A total of 10 participants underwent biopsies. The first area for examination was the extracellular matrix (ECM) noting changes in the structural proteins and HA status. Herovici and Movat staining revealed neocollagenesis and neoelastogenesis, respectively, while CD44 convincingly demonstrated HA stimulation. With a special interest in fat tissue modulation, Perilipin-1 staining was undertaken, understanding that Perilipin-1 denotes new healthy fat cell formation [9]. Perilipin-1 convincingly showed an increase in intact peripheral staining of new adipocyte cells at 12 weeks compared to baseline. This was demonstrated on stains and confirmed with ImageJ analysis, suggesting new fat cell modulation and replacement in the region.

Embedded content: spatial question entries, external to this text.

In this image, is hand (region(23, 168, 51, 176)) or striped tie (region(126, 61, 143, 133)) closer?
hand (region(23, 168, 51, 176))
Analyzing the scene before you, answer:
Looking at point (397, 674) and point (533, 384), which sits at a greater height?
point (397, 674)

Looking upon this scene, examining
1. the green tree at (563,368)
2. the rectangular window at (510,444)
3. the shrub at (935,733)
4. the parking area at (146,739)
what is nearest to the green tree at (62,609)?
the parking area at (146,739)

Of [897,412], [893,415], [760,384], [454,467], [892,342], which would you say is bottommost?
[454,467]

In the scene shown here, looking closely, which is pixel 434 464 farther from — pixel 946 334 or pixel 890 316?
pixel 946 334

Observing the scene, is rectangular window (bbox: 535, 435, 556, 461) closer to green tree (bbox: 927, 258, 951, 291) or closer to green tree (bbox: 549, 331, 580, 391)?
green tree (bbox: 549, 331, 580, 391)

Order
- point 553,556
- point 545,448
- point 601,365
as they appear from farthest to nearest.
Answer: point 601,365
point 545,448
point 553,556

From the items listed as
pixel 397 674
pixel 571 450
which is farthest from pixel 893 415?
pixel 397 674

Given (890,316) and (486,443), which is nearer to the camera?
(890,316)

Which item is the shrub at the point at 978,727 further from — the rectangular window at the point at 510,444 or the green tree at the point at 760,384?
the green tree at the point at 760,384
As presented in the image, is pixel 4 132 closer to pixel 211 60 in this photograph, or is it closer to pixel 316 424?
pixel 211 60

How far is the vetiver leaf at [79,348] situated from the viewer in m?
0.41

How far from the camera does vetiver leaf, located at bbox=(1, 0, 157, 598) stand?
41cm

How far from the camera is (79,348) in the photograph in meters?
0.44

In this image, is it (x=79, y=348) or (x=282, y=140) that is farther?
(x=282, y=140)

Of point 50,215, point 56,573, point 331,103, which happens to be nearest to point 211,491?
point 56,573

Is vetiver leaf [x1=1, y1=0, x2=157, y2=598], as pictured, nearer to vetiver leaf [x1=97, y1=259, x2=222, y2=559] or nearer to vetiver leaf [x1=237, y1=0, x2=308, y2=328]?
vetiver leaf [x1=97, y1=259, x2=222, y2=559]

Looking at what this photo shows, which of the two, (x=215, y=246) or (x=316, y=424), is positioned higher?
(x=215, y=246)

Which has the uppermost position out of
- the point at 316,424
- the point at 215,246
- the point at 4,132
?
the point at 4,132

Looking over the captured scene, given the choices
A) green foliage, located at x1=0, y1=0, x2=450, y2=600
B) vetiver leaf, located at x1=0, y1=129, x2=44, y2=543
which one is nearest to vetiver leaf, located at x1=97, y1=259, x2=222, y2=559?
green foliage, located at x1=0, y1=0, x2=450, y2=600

These special investigations are clearly confirmed by clinical changes reported by investigators, clinical photography, and subjects themselves, as depicted by increased plumpness and radiance, decreased roughness, wrinkle assessments, and by a dramatic increase in hydration.
5 Conclusion
This study adopted a multifaceted approach for evaluating improvements in facial skin health through integrating 3D photography for precise visual improvement in volume and wrinkles, investigator assessments for expert clinical outcomes, patient-reported outcomes to demonstrate subject satisfaction, and in-depth histological evaluation to demonstrate the efficacy of this topical formulation. The convergence of this multiple modality assessment demonstrates the efficacy of Alastin Restorative Skin Complex Serum 2.0 with TriHex Technology for improving skin health and facial volume.
Author Contributions
Alan D. Widgerow: developed the science, analysis, paper writing. Charles Boyd: study investigator, paper writing contribution. Deanne Mraz: study investigator, paper writing contribution. Faiza Shafiq: study concept, design, and supervision, data analysis, paper writing. Michael Gold: study investigator, paper writing contribution. Tiffany Robison: study design and management, data analysis, paper writing.
Conflicts of Interest
Alan D. Widgerow (Chief Scientific Officer), Faiza Shafiq (Director Clinical Research), Tiffany Robison (Manager, Clinical Research) are all employees of Galderma.
Open Research
Data Availability Statement
The data that support the findings of this study are available from the corresponding author upon reasonable request.